Gay marriage is now legal in Iowa, based on a unanimous ruling handed down by the Iowa State Supreme Court today. Here's an excerpt from the ruling:
In this case, we must decide if our state statute limiting civil marriage to a union between a man and a woman violates the Iowa Constitution, as the district court ruled. On our review, we hold the Iowa marriage statute violates the equal protection clause of the Iowa Constitution. Therefore, we affirm the decision of the district court.
Gay couples -- from Iowa and other states -- can begin getting married in 21 days. Opponents of same-sex marriage have reported that they will not appeal the case to the US Supreme Court, but plan to try to pass a constitutional amendment banning same-sex marriage. According to the NY Times, though, doing so would require "the state legislature to
approve a ban on same-sex marriage in two consecutive sessions after
which voters would have a chance to weigh in." This is not considered likely to happen.
Today's ruling not only affects the lives of LGBT Iowans, but also has a significant national impact as it shifts the terms of the debate about the country's mood on this issue. It establishes a toe hold in the Midwest, and challenges the notion that gay marriage will only be legalized in states with political climates like those of Massachusetts and Connecticut.
This is good news, and is just the kind of fortification that our movement needs. But it also raises big strategic questions for the national LGBT movement.
I'll put this bluntly: Iowa has beat California, New York, Vermont, New Hampshire, New Jersey, and Rhode Island in legalizing gay marriage, turning on its head the very foundation of our movement's national strategy to win marriage equality. Clearly, this isn't a race. But stop and think about it for a second. Iowa got there before California.
We have been operating on the (flawed) premise that the only way to win marriage equality is to make incremental gains in the nation's most progressives states, while more or less ignoring regions like the Midwest and South because they are deemed unwinnable.

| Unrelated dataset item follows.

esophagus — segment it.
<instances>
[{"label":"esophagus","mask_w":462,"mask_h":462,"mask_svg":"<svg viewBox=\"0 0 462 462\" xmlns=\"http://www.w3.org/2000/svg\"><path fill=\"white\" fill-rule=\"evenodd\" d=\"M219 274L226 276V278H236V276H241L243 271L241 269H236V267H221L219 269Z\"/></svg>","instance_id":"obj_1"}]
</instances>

This is a misguided path, for the same reasons that the Democratic Party was misguided in its insistence between 2000 and 2004 that it could the win the White House by campaigning in only 16 states. You don't win a national campaign by simply flying over the majority of the nation as you hop from White Parties in Miami to black tie fundraisers in DC to opening night screenings of MILK in San Francisco. You win a national campaign by working in all 50-states and devoting resources to states like Iowa and North Carolina, which have been overlooked because of a thin reading of regional trends and which possess the potential for wins like this. Our national organizations need to get this, and quickly.
This ruling is the result of people and organizations, including Lambda Legal and One Iowa, pursuing a true national strategy. The more we do this, the more we will win.